▶ [Given passage]
Web-book

Chapter 13: The glory of migration

Mark Constantine,
Nick Hopper &
The Sound Approach
Catching the Bug, Web-book
11th March 2019

From the minute dawn broke, a constant stream of Song Thrushes flew past us, heading north. Within half an hour, several thousand had flown through. Not high overhead but low and often at eye level, in sizeable flocks of 30 to 50 birds, flying over the bushes and out over the dunes, then circling overhead before heading off north-west, high over Brownsea lagoon towards Poole. 

Mo and I were perched up on the dunes behind the National Trust toilets at Studland. It was 16 October 2005, and birder and butterfly man Tom Brereton had co-ordinated a group of birders to count visible migration through Dorset. The idea was for Mo and I to see how many birds flew past in a two-hour period. I used my Telinga parabolic microphone to help make the high-pitched calls more audible, and to separate the short, less obvious Song Thrush calls from the longer, more obvious Redwing sounds. We kept counting for four hours, and by the end had seen 6,205 Song Thrushes and 2,896 Redwings. With 4 Ring Ouzels, 6 Blackbirds and 43 Fieldfares, it was to become one of the best thrush days on record in southern England.

As the thrush passage slowed a little, the first of 3,000 finches started coming through, in groups of 20 to 30, including 927 Linnets, 812 Chaffinches, 452 Siskins and 345 Greenfinches, all in the course of the morning. Accompanying them were eight different Sparrowhawks; adult males, and both young and adult females. A total of 48 Eurasian Jays made their way through the bushes, seemingly nervous to fly over the water, circling up and then returning over our heads, before hesitantly setting off over Brownsea. 

Adding variety were two Crossbills, five Bramblings, a Woodlark, 11 Skylarks, two Redpolls, a Bullfinch, 35 Meadow Pipits, 92 White/Pied Wagtails, two Grey Wagtails, 54 Barn Swallows, 12 House Martins, 118 Starlings mixed in with the Redwings, and a record 34 Reed Buntings. The strange thing is that these migrants were all flying north, not the obvious direction for birds heading to the continent, and in some cases Africa.

The Song Thrush count was an excellent record. Some 1,100 passed Durlston on 30 October 1989, which had previously been the largest single day passage recorded either for Dorset or as far as I can tell, for Britain. In the Netherlands, where large numbers of migrating Song Thrushes are seen annually, the largest recorded passage has been over 30,000 in a day. Watching thrushes and other birds migrate in this way is well organised over there, and for several years now, counts from a large number of migration watchpoints have been collated in a database at www.trektellen.nl (Trektellen).

Song Thrush Turdus philomelos, on migration, Texel, Noord-Holland, Netherlands, 29 September 2010 (René Pop)

Recently, this system has been expanded to a number of other European countries including Britain. Some keen migration watchers here have entered their older data. So, looking on this site we can see that in October 2005, watchers from Scotland and northern England recorded very little migration of Song Thrushes. However, in the week leading up to our British record, Dutch coastal watchers saw huge numbers with a peak of over 30,000. By 16 October, Dutch sites were back to reporting them in low numbers.

Extracted records
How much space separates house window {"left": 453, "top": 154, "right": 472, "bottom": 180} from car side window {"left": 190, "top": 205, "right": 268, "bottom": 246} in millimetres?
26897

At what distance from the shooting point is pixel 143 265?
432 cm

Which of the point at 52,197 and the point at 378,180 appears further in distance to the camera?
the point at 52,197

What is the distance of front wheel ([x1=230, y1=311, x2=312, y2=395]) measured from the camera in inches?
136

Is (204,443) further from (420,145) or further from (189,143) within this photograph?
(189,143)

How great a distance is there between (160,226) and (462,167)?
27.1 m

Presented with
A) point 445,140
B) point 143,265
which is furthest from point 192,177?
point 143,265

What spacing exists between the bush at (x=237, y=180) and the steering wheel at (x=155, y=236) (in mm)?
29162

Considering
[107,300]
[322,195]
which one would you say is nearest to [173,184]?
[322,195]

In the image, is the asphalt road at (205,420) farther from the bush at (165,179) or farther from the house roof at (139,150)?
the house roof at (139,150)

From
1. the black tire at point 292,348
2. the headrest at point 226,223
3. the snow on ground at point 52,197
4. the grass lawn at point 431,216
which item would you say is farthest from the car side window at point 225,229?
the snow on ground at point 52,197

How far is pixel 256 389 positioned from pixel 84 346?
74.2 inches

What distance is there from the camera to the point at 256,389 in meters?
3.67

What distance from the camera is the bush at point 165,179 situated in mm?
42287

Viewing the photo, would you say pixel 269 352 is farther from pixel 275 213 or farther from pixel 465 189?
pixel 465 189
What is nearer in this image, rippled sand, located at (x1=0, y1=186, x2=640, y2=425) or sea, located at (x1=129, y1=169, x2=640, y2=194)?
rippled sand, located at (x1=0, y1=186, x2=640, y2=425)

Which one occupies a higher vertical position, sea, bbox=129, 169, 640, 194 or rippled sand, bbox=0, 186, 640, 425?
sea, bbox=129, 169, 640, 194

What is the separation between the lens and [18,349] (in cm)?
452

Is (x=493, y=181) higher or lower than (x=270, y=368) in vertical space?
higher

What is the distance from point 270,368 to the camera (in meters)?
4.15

▶ [Requirement 1]
Answer these questions from the migration chapter, one answer per line:
(a) How many Song Thrushes had been seen by the end of the four hours of counting?
(b) How many Eurasian Jays made their way through the bushes?
(c) What is the largest recorded passage of Song Thrushes in a day in the Netherlands?
▶ [Requirement 2] Copy the passage of the migration chapter starting at "Recently, this system" and ending at "in low numbers.".

▶ [Full answer 1]
(a) 6,205
(b) 48
(c) Over 30,000

▶ [Full answer 2]
Recently, this system has been expanded to a number of other European countries including Britain. Some keen migration watchers here have entered their older data. So, looking on this site we can see that in October 2005, watchers from Scotland and northern England recorded very little migration of Song Thrushes. However, in the week leading up to our British record, Dutch coastal watchers saw huge numbers with a peak of over 30,000. By 16 October, Dutch sites were back to reporting them in low numbers.